1983’te seçimler oldu 3 yıl ara verilen parlamenter sisteme “wellcome” (hoş geldin) dedik.

Arı gibi bir hükümet ile baştan yarattık ülkeyi ve tüm Türkiye petek petek bal verdi.

Papatyalar açtı Türkiye’mizin her yerinde.

Kanunlar ardı ardına geldi. Eee artık eski Türkiye geride kalmıştı.

Artık kapitalist düzenin kurallarını uygulama zamanıydı.
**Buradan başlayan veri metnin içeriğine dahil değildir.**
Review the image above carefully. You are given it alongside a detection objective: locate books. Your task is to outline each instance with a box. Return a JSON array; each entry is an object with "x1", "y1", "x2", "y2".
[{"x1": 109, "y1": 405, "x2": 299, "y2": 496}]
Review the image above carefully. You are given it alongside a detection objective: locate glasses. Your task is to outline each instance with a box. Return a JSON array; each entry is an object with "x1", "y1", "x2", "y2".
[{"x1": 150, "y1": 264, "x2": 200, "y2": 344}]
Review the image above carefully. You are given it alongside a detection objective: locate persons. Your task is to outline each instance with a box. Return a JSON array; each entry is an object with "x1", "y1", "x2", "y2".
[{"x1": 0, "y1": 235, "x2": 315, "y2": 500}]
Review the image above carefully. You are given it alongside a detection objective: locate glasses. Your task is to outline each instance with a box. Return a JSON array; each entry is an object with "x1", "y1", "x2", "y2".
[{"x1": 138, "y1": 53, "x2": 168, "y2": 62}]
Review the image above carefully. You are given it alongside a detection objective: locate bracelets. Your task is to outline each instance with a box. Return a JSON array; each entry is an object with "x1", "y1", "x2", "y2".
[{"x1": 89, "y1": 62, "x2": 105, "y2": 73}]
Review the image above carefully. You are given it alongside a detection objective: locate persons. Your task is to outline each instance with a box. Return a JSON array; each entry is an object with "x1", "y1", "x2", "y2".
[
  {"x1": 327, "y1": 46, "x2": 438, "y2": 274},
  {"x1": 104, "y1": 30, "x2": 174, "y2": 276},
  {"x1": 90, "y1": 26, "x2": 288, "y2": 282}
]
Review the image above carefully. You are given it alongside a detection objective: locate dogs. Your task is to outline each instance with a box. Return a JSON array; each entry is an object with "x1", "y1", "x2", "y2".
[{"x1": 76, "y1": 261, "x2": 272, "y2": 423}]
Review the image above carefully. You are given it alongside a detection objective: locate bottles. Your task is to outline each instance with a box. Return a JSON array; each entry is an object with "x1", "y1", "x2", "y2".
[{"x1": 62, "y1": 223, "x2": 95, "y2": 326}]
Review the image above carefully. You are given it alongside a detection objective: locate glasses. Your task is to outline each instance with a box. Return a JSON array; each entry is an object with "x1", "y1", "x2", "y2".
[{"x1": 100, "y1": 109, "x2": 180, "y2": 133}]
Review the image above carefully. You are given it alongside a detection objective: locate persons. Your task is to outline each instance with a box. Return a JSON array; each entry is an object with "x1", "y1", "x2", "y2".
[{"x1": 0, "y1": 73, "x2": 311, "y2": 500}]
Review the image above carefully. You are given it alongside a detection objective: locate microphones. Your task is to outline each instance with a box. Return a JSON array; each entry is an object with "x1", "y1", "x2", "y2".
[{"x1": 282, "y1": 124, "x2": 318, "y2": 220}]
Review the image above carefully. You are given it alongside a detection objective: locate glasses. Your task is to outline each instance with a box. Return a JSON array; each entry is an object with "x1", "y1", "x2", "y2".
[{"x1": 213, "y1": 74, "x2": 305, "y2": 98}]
Reel kur ve reel faiz politikaları, kambiyo rejimini yeniden düzenlemesi ilk yapılanlardı.

Daha çok var değinilecek konu var ama ben esas imar şifrelerini anlatmak istiyorum.

04.11.1983 tarihinde 2942 sayılı Kamulaştırma Kanunu yürürlüğe girdi. Adı üstünde işte devlet uygun gördüğü yerleri parası neyse hak sahibine verip orayı kamulaştıracak bu kanunla.

Kamulaştırma Kanunu şimdilik burada dursun. (Sonra çok şeye hizmet edecek kentleri dönüştürecek bir sihirli değnek olacak.)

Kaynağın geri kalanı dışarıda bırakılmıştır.